The MtGox example that is often brought up is not possible with the third form of malleability. It can only be exploited by the sender of the transaction and not by the receiver. In the MtGox case, the sender was MtGox itself and one of the two other malleability forms was used.

IPv6 support in Dash

There seems to be a misunderstanding about this topic in the community, as some community members seem to believe that Dash deliberately disabled/removed/broke IPv6 support in Dash.

IPv6 was never touched when it comes to normal p2p and node operations. Everyone can connect to the network with IPv6, with all the standard p2p functionally (e.g. transaction and block propagation) is working as expected. It’s even possible to run a full-node with IPv6.

There is however a requirement that only applies to masternodes: they must announce themself with an IPv4 address and must be able to serve connections with IPv4. If masternodes would not be required to do so, IPv4 clients/nodes would not be able to connect to these masternodes. Please note that IPv6 nodes with a IPv4/IPv6 dualstack are always able to connect to IPv4 nodes, it’s just the other way around that’s not possible.

Masternodes are meant to serve the whole network and all users. This is what they get rewards for, and we believe that this requirement is acceptable for masternodes as otherwise they would not fully fulfill their duties.

If IPv6 adoption ever gets to a point were IPv4 only clients can be neglected, we might reconsider the requirement on masternodes.

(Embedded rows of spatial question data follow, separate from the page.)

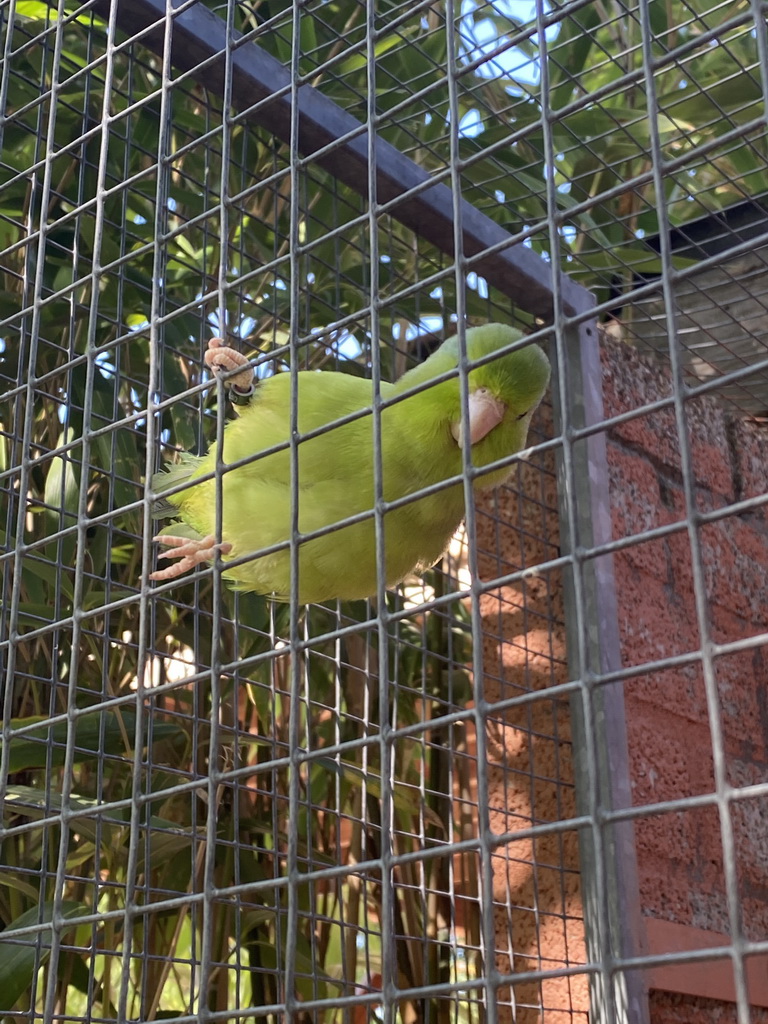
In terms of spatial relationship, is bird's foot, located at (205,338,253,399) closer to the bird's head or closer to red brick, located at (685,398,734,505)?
the bird's head

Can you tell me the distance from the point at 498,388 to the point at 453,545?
0.90 m

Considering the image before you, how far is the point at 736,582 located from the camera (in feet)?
5.89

Staying up-to-date with Bitcoin code

Dash has an interesting history when it comes to the code base. It was initially forked from the Litecoin code base (which was a Bitcoin code fork). As Litecoin development ceased shortly after that time, Dash was re-forked from Bitcoin and due to lack of time and resources, further updates of the code base were done very sporadically, resulting in Dash staying on a quite old version of Bitcoin.

Recent history of updates and backports:

  1. Until Dash 12.1, our code base was solely based on Bitcoin 0.12
  2. Dash 12.2 included backports of a huge network refactoring from Bitcoin 0.13–0.14, which resulted in stability and performance improvements.
  3. Dash 12.2.3 backported the “per-utxo” patch, which closed a critical and publicly known DDoS attack vector known as “Corebleed”. This brought a critical part of the code base up-to-date with Bitcoin 0.15
  4. Dash 12.3 will include all improvements from Bitcoin 0.13 and 0.14, excluding SegWit and RBF related changes. This is already finished and can be found on Github in the develop branch. The new version will be released soon.

As you can see, we’ve put a lot of effort into updating our code base recently — we backported more then 800 Pull Requests and thousands of commits. We plan to continually perform more updates and backports, until we reach a point where it doesn’t make any sense anymore to continue doing this. This will be the case when Bitcoin and Dash diverge too much in it’s goals and priorities, which is already happening slowly. For example, Bitcoin has concentrated a lot of effort into SegWit for Bitcoin 0.15 and 0.16. At the same time we concentrate more and more on Evolution related features.